Weiteren Schub dürfte diese Entwicklung durch zwei neue OPC UA-Spezifikationen erfahren, die der VDMA und der VDW kürzlich veröffentlicht haben. Die OPC UA for Machinery umfasst Basisbausteine für Maschinenschnittstellen, die für den gesamten Maschinen- und Anlagenbau von Bedeutung sind. Beliebige Maschinen wie Roboter, Spritzguss- oder Werkzeugmaschinen nutzen damit ein gemeinsames Informationsmodell, über das sie beispielsweise Identifikationsdaten wie Hersteller und Seriennummer oder ihren Status ausgeben.

Werkzeug kommuniziert mit IT-Systemen

Mit dem OPC UA for Machine Tools wurde zeitgleich ein branchenspezifischer Standard für Werkzeugmaschinen veröffentlicht. Die Spezifikation definiert die Schnittstelle für die Anbindung von Werkzeugen unterschiedlicher Technologien und Hersteller an IT-Systeme wie MES, Scada oder ERP. Damit sollen zunächst standardisierte Informationen zum Statusmonitoring abgebildet werden, beispielweise der Betriebszustand, bearbeitete Werkstücke, genutzte Werkzeuge oder Informationen für die Berechnung von KPI-Kennzahlen. Als erste Spezifikation greift die OPC UA for Machine Tools vollumfänglich auf die Vorgaben aus der OPC UA for Machinery zurück. Hersteller können nun Produkte auf den Markt bringen, deren Kommunikation auf OPC UA als offener Schnittstelle basiert.
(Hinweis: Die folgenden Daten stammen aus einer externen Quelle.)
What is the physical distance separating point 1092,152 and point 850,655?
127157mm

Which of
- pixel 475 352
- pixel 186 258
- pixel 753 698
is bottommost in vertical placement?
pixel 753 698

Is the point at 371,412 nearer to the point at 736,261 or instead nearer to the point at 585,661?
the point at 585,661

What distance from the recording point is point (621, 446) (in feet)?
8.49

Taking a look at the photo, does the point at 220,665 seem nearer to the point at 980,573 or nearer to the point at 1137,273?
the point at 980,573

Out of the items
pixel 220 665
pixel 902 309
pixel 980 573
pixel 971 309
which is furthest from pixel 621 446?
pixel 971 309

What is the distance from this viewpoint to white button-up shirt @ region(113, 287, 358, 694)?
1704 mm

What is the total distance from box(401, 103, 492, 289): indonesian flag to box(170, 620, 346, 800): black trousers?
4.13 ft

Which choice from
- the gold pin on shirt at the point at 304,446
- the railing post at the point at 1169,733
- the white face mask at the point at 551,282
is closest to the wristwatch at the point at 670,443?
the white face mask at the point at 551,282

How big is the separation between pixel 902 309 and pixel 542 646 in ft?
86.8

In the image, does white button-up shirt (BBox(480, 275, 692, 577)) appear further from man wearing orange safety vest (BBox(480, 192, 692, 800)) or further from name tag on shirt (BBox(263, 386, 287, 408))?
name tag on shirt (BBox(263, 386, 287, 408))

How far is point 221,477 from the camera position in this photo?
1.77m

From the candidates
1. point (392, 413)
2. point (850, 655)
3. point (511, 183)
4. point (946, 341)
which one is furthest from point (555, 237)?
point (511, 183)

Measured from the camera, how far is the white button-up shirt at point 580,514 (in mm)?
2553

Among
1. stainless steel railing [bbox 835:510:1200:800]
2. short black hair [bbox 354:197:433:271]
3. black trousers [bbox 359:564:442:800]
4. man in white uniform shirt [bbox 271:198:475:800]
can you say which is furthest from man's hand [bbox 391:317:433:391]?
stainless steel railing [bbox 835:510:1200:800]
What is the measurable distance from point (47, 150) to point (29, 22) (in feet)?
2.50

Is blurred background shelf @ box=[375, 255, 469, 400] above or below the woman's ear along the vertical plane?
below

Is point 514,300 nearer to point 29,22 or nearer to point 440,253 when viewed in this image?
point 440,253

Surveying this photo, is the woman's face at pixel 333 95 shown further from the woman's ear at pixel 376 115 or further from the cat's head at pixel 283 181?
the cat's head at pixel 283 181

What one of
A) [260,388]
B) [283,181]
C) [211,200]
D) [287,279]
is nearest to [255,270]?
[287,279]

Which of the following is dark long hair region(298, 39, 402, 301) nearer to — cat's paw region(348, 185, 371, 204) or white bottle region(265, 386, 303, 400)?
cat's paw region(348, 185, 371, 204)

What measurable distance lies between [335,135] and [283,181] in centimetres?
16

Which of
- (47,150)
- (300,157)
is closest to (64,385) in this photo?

Laut Angaben von VDMA und VDW wurde die Funktionalität der beiden Standards durch die Nutzergemeinschaft Umati bereits getestet und durch Integration in reale Maschinen nachgewiesen. Mit dem Test von OPC UA-Anwendungen soll insbesondere das Risiko von nichtübereinstimmenden Parametern und Einheiten ausgeschlossen und somit die Interoperabilität sichergestellt werden, wie die Autoren um Frank-Walter Jaekel im Beitrag Ensure OPC-UA Interfaces for Digital Plug-and-Produce schreiben. Als anschauliches Beispiel nennen sie Temperaturangaben, die in einer Spezifikation als „Celsius“, in einer anderen als „C“ oder „Kelvin“ angegeben sein können. Um Fehler bei der Einrichtung auszuschließen, wurde im Projekt Internet of Things Test (IoT-T) Konzepte und Software für den Nachweise der Interoperabilität verschiedener cyber-physicher Systeme entwickelt. Die Testfälle umfassen dabei unter anderem die Interoperabilität zwischen OPC UA-Clients und -Servern unter realen Industriebedingungen, die Überprüfung von Funktionalitäten und den Umgang mit auftretenden Fehlern.